◆ **Supplied material**:
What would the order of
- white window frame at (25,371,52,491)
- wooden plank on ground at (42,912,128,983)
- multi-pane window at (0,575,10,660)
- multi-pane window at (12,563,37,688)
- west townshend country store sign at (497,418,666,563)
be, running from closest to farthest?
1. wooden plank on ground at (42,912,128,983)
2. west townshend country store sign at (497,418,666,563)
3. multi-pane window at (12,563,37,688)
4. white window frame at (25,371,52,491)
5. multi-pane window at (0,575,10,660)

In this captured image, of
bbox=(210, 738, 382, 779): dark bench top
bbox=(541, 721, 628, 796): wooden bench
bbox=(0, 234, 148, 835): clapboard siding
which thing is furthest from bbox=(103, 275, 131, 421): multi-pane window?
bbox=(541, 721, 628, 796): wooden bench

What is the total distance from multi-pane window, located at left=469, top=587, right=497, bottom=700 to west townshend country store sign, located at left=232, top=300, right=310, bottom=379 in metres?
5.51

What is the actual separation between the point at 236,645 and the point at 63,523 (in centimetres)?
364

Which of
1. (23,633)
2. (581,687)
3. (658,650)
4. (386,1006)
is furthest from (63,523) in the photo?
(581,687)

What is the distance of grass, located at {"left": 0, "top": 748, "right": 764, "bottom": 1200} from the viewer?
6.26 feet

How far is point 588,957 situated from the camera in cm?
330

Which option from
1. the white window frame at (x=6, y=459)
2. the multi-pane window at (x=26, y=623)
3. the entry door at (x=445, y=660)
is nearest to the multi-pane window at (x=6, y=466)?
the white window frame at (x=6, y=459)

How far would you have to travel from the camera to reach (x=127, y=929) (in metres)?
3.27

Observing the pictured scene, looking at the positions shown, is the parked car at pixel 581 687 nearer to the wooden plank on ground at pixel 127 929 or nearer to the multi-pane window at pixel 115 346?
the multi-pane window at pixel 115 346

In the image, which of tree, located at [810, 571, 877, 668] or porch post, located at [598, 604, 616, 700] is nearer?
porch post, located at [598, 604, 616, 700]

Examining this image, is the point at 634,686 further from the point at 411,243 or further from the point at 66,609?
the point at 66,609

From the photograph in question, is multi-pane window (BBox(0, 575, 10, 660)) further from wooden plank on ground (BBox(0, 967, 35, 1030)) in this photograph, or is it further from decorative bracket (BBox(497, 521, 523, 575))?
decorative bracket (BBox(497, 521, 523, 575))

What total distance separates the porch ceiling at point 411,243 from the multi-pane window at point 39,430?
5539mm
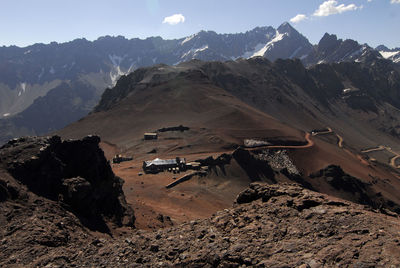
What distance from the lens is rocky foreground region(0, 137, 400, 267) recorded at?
9711 mm

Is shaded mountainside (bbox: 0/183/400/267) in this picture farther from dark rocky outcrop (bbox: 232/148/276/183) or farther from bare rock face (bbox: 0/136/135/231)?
dark rocky outcrop (bbox: 232/148/276/183)

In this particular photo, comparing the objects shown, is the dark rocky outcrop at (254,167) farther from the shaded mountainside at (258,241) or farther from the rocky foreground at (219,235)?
the shaded mountainside at (258,241)

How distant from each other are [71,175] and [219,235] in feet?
44.0

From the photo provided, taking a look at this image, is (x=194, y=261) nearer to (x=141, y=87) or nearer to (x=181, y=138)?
(x=181, y=138)

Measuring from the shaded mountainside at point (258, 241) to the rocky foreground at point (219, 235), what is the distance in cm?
2

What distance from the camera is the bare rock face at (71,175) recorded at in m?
18.7

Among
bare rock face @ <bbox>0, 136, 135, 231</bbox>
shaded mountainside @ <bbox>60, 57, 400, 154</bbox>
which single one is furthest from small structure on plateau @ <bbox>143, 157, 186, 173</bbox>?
shaded mountainside @ <bbox>60, 57, 400, 154</bbox>

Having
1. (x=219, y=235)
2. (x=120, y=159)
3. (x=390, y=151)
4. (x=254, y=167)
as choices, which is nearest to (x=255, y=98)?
(x=390, y=151)

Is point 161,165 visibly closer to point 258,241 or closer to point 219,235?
point 219,235

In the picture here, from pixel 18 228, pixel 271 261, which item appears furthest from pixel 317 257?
pixel 18 228

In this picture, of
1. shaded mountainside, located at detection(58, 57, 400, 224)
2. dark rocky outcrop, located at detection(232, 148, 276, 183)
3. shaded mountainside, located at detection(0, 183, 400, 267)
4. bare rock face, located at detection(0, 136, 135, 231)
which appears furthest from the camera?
shaded mountainside, located at detection(58, 57, 400, 224)

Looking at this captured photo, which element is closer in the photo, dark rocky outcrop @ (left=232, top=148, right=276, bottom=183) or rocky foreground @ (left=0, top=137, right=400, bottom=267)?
rocky foreground @ (left=0, top=137, right=400, bottom=267)

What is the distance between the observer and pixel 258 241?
10883 mm

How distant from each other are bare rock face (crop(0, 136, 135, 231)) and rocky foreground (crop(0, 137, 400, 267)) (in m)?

◆ **Written problem**:
Retype the whole listing, keeping every line identical and omitting all pictures.

◆ **Expected output**:
What would the order of
- white window frame at (25,371,52,491)
- wooden plank on ground at (42,912,128,983)
- multi-pane window at (0,575,10,660)
- multi-pane window at (12,563,37,688)
- west townshend country store sign at (497,418,666,563)
be, running from closest to farthest?
1. wooden plank on ground at (42,912,128,983)
2. west townshend country store sign at (497,418,666,563)
3. multi-pane window at (12,563,37,688)
4. white window frame at (25,371,52,491)
5. multi-pane window at (0,575,10,660)

In this captured image, of
bbox=(210, 738, 382, 779): dark bench top
bbox=(541, 721, 628, 796): wooden bench
bbox=(0, 234, 148, 835): clapboard siding
which thing is furthest from bbox=(103, 275, 131, 421): multi-pane window?
bbox=(541, 721, 628, 796): wooden bench

What is the total distance from multi-pane window, located at left=469, top=587, right=497, bottom=700 to west townshend country store sign, located at left=232, top=300, right=310, bottom=379 in metres?
5.51

What is the actual separation between the point at 236,645 and the point at 63,523 (in centimetres)?
364

Which of
1. (23,633)
2. (581,687)
3. (658,650)
4. (386,1006)
is furthest from (63,523) in the photo?
(581,687)

What is the distance of grass, located at {"left": 0, "top": 748, "right": 764, "bottom": 1200} from the viewer?
6.26 feet

How far is point 588,957 situated from the camera in cm?
330

Which option from
1. the white window frame at (x=6, y=459)
2. the multi-pane window at (x=26, y=623)
3. the entry door at (x=445, y=660)
is nearest to the multi-pane window at (x=6, y=466)?
the white window frame at (x=6, y=459)

How far would you have to travel from the camera to reach (x=127, y=929) (in metres)?
3.27

Observing the pictured scene, looking at the positions shown, is the parked car at pixel 581 687 nearer to the wooden plank on ground at pixel 127 929 or nearer to the multi-pane window at pixel 115 346?
the multi-pane window at pixel 115 346

In the image, which of tree, located at [810, 571, 877, 668] or porch post, located at [598, 604, 616, 700] is nearer?
porch post, located at [598, 604, 616, 700]

Examining this image, is the point at 634,686 further from the point at 411,243 or further from the point at 66,609?
the point at 66,609

From the photograph in question, is multi-pane window (BBox(0, 575, 10, 660)) further from wooden plank on ground (BBox(0, 967, 35, 1030)) in this photograph, or is it further from decorative bracket (BBox(497, 521, 523, 575))?
decorative bracket (BBox(497, 521, 523, 575))

What total distance separates the porch ceiling at point 411,243 from the multi-pane window at point 39,430?
5539mm
What distance from the lens is rocky foreground region(0, 137, 400, 267) recorded at?
9711 mm

Is shaded mountainside (bbox: 0/183/400/267) in this picture farther from dark rocky outcrop (bbox: 232/148/276/183) or farther from bare rock face (bbox: 0/136/135/231)?
dark rocky outcrop (bbox: 232/148/276/183)

In this particular photo, comparing the objects shown, is the dark rocky outcrop at (254,167) farther from the shaded mountainside at (258,241) or farther from the rocky foreground at (219,235)?
the shaded mountainside at (258,241)

How distant from each other are [71,175] and [219,235] in feet?
44.0

From the photo provided, taking a look at this image, is (x=194, y=261) nearer to (x=141, y=87) or nearer to (x=181, y=138)?
(x=181, y=138)

Measuring from the shaded mountainside at point (258, 241) to the rocky foreground at point (219, 235), what is the distance in cm?
2

What distance from the camera is the bare rock face at (71,175) recorded at in m?
18.7

Among
bare rock face @ <bbox>0, 136, 135, 231</bbox>
shaded mountainside @ <bbox>60, 57, 400, 154</bbox>
which single one is furthest from small structure on plateau @ <bbox>143, 157, 186, 173</bbox>?
shaded mountainside @ <bbox>60, 57, 400, 154</bbox>

Having
1. (x=219, y=235)
2. (x=120, y=159)
3. (x=390, y=151)
4. (x=254, y=167)
as choices, which is nearest to (x=255, y=98)?
(x=390, y=151)

Is point 161,165 visibly closer to point 258,241 or closer to point 219,235?
point 219,235

In the picture here, from pixel 18 228, pixel 271 261, which item appears furthest from pixel 317 257?
pixel 18 228

In this picture, of
1. shaded mountainside, located at detection(58, 57, 400, 224)
2. dark rocky outcrop, located at detection(232, 148, 276, 183)
3. shaded mountainside, located at detection(0, 183, 400, 267)
4. bare rock face, located at detection(0, 136, 135, 231)
which appears furthest from the camera?
shaded mountainside, located at detection(58, 57, 400, 224)

Looking at this captured photo, which element is closer in the photo, dark rocky outcrop @ (left=232, top=148, right=276, bottom=183) or rocky foreground @ (left=0, top=137, right=400, bottom=267)?
rocky foreground @ (left=0, top=137, right=400, bottom=267)

What is the distance between the observer and pixel 258 241?
10883 mm

How distant from each other are bare rock face (crop(0, 136, 135, 231)) and rocky foreground (crop(0, 137, 400, 267)) (in m)?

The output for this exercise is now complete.